# AUSZUG ZUM LESEN:
++++
Im Rahmen der Rettung bedeutender sakraler Bausubstanz ist auch der Beginn von Sicherungsarbeiten an den Resten der ehem. Klosterkirche St. Anna in Remagen zu verzeichnen. Sie kam durch Vermittlung des Landesamtes für Denkmalpflege an eine neue Eigentümergruppe, die in dem Bauwerk ein Kunstzentrum, verbunden mit Gastronomie, einrichten will.
Von den Arbeiten an bedeutenden Profandenkmälern seien an dieser Stelle die Tätigkeiten an Burg Are erwähnt. Noch in der zweiten Hälfte des Jahres 1996 soll mit der statischen Sicherung der Reste von Palas und Türmen begonnen werden. Sicherungen an der Burgkapelle sollen 1998 folgen.
Apollinariskirche in Remagen
1994 kamen die umfangreichen Instandsetzungsarbeiten im Inneren und Äußeren von Schloß Marienfels durch einen neuen Eigentümer zum Abschluß. Während der Bauarbeiten konnte aufgrund von Archivalien der letzten Besitzer das Schloß als Werk des preußischen Baumeisters Karl Schnitzler identifiziert werden. Schnitzler war beim Ausbau der Burgen Sooneck und Stolzenfels durch das Haus Preußen maßgebend beteiligt.
++++
Kannst du den Auszug zur Denkmalpflege von „Von den Arbeiten“ bis „Preußen maßgebend beteiligt.“ aktualisieren, indem du „Burgkapelle“ durch „Schloßkapelle“ ersetzt?
++++
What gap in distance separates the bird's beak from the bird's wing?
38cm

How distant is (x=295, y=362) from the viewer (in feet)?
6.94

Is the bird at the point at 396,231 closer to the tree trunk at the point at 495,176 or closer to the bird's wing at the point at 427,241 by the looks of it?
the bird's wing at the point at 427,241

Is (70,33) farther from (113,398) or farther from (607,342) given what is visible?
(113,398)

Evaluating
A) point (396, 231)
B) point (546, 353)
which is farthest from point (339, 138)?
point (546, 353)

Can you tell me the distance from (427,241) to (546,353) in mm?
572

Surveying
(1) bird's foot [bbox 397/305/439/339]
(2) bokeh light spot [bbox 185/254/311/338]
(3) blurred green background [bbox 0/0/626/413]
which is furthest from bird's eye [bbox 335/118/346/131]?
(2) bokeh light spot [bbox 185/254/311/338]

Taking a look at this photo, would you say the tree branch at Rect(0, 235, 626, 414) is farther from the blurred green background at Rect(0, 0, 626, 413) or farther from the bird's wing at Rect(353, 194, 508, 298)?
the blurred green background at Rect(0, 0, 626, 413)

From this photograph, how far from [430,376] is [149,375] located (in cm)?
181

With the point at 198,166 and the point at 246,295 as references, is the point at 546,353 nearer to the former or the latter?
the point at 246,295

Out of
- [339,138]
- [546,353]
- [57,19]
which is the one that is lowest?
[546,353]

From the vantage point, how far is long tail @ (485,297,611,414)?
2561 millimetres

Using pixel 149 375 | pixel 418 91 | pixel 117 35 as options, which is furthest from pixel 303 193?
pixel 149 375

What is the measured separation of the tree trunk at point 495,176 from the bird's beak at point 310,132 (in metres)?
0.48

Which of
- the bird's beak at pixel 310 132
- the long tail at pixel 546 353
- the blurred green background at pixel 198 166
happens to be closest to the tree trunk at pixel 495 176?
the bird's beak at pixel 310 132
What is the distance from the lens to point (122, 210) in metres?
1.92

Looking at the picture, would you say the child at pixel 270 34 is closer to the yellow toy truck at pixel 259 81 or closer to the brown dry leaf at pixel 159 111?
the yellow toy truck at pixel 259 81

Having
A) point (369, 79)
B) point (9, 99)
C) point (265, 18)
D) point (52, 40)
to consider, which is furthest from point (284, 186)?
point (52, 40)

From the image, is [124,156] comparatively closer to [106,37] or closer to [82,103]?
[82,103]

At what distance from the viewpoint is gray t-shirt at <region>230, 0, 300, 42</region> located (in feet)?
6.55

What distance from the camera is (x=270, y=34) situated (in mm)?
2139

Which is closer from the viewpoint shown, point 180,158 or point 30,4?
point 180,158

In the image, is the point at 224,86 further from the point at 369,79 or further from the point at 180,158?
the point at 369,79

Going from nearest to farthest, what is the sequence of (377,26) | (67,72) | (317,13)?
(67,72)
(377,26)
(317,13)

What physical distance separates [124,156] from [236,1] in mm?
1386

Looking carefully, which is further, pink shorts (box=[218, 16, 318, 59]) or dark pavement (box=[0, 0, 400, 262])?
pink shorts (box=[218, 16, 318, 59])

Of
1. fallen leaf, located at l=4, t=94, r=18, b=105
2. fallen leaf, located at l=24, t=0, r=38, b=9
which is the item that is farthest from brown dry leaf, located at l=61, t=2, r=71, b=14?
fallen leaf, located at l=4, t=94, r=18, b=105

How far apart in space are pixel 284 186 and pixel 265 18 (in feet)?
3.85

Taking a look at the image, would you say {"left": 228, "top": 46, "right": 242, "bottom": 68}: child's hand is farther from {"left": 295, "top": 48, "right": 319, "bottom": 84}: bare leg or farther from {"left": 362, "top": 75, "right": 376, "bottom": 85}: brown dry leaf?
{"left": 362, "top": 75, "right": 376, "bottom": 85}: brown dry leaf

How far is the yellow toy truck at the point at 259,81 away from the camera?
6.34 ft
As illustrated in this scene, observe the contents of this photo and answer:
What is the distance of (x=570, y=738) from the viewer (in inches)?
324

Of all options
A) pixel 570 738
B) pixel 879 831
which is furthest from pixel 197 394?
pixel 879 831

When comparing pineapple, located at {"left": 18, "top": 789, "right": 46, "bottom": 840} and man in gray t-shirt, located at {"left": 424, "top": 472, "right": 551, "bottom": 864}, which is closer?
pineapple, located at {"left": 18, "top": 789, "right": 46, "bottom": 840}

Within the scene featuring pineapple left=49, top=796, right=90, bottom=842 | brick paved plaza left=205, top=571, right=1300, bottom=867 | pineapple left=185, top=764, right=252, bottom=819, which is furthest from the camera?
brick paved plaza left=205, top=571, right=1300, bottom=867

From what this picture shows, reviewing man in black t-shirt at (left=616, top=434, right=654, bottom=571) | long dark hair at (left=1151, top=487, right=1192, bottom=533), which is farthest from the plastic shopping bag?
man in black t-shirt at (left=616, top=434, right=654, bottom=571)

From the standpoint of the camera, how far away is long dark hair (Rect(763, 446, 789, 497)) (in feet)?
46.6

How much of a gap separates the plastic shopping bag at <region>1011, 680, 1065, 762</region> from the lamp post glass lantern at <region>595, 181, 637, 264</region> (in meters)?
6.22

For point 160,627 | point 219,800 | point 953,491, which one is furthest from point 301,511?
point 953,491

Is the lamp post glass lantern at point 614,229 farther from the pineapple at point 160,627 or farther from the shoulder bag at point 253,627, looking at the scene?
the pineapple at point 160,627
++++
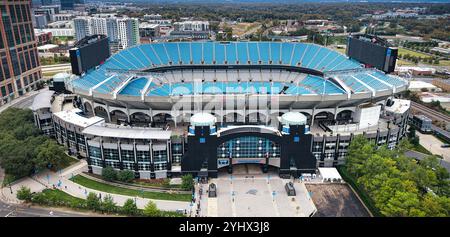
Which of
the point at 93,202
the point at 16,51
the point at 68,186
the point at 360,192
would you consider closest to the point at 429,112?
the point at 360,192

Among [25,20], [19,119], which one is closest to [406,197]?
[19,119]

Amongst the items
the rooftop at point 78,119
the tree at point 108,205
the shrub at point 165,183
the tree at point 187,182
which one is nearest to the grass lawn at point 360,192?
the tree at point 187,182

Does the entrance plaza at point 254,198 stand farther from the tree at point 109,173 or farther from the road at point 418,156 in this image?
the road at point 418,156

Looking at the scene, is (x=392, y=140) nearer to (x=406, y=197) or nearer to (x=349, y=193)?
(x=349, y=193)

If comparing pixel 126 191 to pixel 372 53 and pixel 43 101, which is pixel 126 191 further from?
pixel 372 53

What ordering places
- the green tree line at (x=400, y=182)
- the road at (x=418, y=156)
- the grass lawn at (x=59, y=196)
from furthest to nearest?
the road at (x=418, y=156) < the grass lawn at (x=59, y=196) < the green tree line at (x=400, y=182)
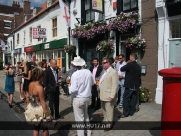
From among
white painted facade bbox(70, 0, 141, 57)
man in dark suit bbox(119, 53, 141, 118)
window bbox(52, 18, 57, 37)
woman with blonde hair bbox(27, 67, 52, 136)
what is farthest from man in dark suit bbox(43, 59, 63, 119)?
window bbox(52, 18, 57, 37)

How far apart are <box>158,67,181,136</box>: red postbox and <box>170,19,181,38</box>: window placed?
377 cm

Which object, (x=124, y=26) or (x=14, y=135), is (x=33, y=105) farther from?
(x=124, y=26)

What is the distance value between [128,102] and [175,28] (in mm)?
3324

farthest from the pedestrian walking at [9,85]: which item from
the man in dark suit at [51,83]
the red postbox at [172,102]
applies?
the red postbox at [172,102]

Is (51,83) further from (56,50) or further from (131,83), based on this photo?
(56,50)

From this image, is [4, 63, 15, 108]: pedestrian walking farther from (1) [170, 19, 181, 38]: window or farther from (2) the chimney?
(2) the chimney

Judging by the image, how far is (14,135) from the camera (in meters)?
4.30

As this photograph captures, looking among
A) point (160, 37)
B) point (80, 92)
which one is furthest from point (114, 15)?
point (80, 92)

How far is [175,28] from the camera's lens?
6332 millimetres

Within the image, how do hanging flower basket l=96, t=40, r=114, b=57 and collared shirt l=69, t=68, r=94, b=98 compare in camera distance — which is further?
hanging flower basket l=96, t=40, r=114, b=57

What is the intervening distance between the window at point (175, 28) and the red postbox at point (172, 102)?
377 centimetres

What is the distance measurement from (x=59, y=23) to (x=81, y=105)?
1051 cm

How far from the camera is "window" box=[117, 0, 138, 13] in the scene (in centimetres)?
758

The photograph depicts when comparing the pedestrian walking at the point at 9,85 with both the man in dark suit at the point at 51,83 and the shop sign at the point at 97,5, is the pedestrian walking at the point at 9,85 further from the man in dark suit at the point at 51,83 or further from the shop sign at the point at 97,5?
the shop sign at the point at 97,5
++++
# SCHRIFTLICHE LÖSUNG:
Von den Arbeiten an bedeutenden Profandenkmälern seien an dieser Stelle die Tätigkeiten an Burg Are erwähnt. Noch in der zweiten Hälfte des Jahres 1996 soll mit der statischen Sicherung der Reste von Palas und Türmen begonnen werden. Sicherungen an der Schloßkapelle sollen 1998 folgen.
Apollinariskirche in Remagen
1994 kamen die umfangreichen Instandsetzungsarbeiten im Inneren und Äußeren von Schloß Marienfels durch einen neuen Eigentümer zum Abschluß. Während der Bauarbeiten konnte aufgrund von Archivalien der letzten Besitzer das Schloß als Werk des preußischen Baumeisters Karl Schnitzler identifiziert werden. Schnitzler war beim Ausbau der Burgen Sooneck und Stolzenfels durch das Haus Preußen maßgebend beteiligt.